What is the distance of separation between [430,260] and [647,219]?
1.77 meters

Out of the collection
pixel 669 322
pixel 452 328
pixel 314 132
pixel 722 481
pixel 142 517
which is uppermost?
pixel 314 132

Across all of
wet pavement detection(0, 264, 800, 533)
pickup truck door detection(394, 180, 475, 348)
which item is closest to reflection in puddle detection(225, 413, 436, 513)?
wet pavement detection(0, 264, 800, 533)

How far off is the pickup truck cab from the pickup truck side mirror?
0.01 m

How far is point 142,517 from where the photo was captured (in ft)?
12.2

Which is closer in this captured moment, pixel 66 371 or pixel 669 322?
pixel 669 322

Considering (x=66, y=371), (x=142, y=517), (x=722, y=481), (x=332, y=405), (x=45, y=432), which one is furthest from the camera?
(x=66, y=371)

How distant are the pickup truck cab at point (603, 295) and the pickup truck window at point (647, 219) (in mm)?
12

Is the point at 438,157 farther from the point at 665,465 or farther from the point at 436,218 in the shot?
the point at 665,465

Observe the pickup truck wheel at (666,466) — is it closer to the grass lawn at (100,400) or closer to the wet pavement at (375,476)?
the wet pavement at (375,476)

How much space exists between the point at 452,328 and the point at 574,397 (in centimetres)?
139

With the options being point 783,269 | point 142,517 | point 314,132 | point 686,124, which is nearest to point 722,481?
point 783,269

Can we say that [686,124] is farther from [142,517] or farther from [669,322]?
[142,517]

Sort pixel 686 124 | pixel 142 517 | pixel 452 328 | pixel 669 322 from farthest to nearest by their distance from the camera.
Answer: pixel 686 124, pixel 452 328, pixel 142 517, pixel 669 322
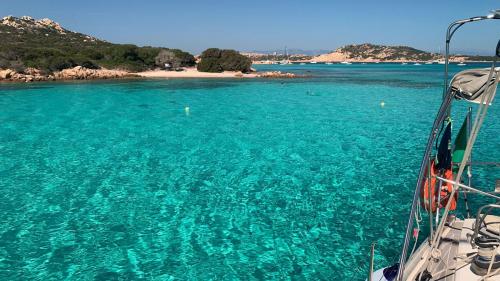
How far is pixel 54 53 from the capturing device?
66.2 metres

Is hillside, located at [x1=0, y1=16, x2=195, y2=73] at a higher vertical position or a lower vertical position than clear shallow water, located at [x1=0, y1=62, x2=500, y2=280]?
higher

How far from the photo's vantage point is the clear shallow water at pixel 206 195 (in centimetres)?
782

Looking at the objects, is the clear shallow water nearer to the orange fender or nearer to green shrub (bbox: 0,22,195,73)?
the orange fender

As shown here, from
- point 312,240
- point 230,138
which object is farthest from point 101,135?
point 312,240

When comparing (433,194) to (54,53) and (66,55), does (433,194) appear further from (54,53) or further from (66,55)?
(66,55)

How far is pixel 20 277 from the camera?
7.20 meters

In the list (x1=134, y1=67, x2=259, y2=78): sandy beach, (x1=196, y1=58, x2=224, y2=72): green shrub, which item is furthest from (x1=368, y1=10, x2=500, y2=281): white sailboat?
(x1=196, y1=58, x2=224, y2=72): green shrub

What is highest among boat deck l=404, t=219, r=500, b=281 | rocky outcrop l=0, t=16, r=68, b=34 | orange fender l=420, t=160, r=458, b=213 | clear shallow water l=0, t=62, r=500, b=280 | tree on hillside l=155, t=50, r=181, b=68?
rocky outcrop l=0, t=16, r=68, b=34

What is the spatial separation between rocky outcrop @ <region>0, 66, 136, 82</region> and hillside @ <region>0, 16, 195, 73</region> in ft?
5.77

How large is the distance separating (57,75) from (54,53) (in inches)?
409

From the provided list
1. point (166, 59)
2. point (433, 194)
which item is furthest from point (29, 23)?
point (433, 194)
__________
Directions for this task.
Reproduce verbatim the lines beginning with the one that contains "How large is" and continuing through the final line, both included.

Solved problem.
How large is the distance separating (57,75) from (54,53) (in inches)?
409

From the provided list
1. point (166, 59)
2. point (433, 194)
which item is furthest from point (29, 23)?
point (433, 194)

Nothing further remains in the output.